"When you think about it, 15 years is really a short period of time to change a culture when the players are changing frequently, because they are in elected office or in appointed positions," Schwartz said.
On September 11, 2001, Schwartz was the on-site commander of rescue units at the Defense Department, arriving 10 minutes after a hijacked commercial jet crashed into the department’s headquarters.
"The federal, state and local governments were all created to do different things, and while they had a relationship prior to 9/11, it was not the kind of relationship that the problem of homeland security requires, which is greater integration, more collaboration and common understanding, but there have been changes," Schwartz stated.

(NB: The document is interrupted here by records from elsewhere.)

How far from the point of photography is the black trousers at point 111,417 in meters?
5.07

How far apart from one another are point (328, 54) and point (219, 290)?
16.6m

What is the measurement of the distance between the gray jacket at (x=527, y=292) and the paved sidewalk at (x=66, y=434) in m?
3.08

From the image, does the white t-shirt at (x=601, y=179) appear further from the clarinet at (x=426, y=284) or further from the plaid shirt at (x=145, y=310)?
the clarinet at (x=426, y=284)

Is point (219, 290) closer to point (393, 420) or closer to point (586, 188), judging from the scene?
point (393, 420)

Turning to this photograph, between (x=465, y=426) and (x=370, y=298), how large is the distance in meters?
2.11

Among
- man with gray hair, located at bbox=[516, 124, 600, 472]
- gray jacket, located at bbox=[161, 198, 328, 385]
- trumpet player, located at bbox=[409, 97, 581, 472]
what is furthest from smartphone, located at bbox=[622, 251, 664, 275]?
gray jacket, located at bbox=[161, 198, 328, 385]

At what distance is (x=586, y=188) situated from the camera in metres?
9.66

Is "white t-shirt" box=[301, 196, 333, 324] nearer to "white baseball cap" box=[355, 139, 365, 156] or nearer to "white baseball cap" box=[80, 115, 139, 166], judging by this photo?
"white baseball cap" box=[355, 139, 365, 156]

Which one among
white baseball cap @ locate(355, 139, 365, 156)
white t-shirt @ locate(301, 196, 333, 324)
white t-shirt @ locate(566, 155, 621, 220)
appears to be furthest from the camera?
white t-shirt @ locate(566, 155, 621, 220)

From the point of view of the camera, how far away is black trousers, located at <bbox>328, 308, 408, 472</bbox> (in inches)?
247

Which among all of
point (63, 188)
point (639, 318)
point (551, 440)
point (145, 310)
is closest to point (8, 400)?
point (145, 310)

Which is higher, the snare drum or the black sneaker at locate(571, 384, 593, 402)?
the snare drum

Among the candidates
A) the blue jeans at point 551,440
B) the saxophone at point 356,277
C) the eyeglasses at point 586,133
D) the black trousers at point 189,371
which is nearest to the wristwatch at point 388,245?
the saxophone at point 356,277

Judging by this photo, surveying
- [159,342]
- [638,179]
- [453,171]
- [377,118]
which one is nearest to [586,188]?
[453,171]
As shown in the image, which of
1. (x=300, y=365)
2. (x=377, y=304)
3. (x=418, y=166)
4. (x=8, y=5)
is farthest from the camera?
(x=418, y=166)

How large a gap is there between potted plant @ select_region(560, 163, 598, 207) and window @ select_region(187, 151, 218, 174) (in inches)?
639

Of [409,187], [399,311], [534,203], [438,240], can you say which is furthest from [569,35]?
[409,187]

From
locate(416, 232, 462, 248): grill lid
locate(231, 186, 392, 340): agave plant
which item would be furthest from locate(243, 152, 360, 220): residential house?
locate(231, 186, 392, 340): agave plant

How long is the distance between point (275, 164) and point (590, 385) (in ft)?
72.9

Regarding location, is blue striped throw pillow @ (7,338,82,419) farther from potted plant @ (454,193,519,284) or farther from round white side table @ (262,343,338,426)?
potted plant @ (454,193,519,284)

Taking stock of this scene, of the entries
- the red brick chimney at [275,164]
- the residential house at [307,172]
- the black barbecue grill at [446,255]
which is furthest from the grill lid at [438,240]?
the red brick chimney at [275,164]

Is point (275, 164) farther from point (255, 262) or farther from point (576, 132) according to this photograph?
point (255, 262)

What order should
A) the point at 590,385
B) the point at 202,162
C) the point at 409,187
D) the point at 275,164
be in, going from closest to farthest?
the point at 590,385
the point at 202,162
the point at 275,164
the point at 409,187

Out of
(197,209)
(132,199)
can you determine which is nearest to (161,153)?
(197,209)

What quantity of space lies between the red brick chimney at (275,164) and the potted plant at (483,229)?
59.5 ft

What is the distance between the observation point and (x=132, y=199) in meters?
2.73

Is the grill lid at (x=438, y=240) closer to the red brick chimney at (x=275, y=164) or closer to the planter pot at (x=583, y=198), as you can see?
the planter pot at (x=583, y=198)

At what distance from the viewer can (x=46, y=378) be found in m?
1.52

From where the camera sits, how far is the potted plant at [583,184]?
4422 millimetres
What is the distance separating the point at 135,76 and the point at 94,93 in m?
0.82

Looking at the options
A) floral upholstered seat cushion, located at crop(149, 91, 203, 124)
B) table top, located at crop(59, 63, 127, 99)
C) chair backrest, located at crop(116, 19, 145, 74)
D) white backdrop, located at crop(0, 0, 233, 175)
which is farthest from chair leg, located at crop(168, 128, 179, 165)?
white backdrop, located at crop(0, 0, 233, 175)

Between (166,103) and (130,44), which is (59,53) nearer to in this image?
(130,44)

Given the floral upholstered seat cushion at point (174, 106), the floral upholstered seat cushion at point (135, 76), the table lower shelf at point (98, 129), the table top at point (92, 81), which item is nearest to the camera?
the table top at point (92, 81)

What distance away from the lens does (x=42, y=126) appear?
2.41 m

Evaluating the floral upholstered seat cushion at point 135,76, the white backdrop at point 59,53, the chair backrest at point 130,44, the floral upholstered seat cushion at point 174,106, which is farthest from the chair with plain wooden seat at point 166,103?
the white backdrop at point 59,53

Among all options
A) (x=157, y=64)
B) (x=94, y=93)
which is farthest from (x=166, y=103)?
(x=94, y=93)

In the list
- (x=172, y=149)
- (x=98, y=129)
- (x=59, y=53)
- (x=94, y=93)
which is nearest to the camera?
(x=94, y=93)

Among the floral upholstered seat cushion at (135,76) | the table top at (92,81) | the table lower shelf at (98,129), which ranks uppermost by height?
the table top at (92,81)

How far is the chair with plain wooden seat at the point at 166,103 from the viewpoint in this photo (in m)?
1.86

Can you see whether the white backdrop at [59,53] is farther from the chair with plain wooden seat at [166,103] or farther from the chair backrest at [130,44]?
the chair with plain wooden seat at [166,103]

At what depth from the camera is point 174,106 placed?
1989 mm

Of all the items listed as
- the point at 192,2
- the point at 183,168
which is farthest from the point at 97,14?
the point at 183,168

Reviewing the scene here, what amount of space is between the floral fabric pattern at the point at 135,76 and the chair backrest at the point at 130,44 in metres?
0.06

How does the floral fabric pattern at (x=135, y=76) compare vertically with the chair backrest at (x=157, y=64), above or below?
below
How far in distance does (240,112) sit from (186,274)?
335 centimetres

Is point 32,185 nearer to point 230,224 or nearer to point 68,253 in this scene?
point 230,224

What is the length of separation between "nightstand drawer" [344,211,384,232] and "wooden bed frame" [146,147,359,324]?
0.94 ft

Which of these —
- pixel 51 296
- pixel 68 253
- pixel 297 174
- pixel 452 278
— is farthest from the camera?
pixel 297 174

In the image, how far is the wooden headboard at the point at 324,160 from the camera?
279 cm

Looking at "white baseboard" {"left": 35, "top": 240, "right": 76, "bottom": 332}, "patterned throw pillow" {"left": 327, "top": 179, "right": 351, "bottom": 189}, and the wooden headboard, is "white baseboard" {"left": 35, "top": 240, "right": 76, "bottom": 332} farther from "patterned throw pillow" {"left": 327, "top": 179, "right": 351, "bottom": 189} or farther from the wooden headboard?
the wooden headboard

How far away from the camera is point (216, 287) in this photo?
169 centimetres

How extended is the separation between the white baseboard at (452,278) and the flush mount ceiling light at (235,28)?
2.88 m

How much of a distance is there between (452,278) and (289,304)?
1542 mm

He also noted that first responders are more wired into the intelligence community now and actually have access to intelligence that was not available prior to September 11.
"Many of us in the public-safety business now have security clearances and we are actually notified with some frequency by the FBI’s Washington field office to come over and get information about circumstances that are evolving today," Schwartz pointed out.
"That’s why I said that the last 15 years have been fast because we were running, to some degree, a traditional fire department, one that our community depended on, and on the other hand, building one that understood the world had changed," Schwartz remarked.
In the years following the attacks, the response capabilities of Schwartz’s suburban department were tested by anthrax attacks, sniper shootings and the impact of Hurricane Isabel on the Washington, DC area. In 2005, the department even sent a team to New Orleans to help local officials establish an emergency operations center in the wake of Hurricane Katrina.
Despite all of the gained experience, "we still have not cornered the market on right decisions," Schwartz acknowledged.
Today, Schwartz is the Arlington County government’s deputy manager. He also serves on the advisory panel for the United States’ Joint Counter Terrorism Assessment Team as well as a Federal Emergency Management Agency unit that travels around the country.
Team members brief local officials on emergency medical techniques based on protocols developed by the US military in Afghanistan and Iraq.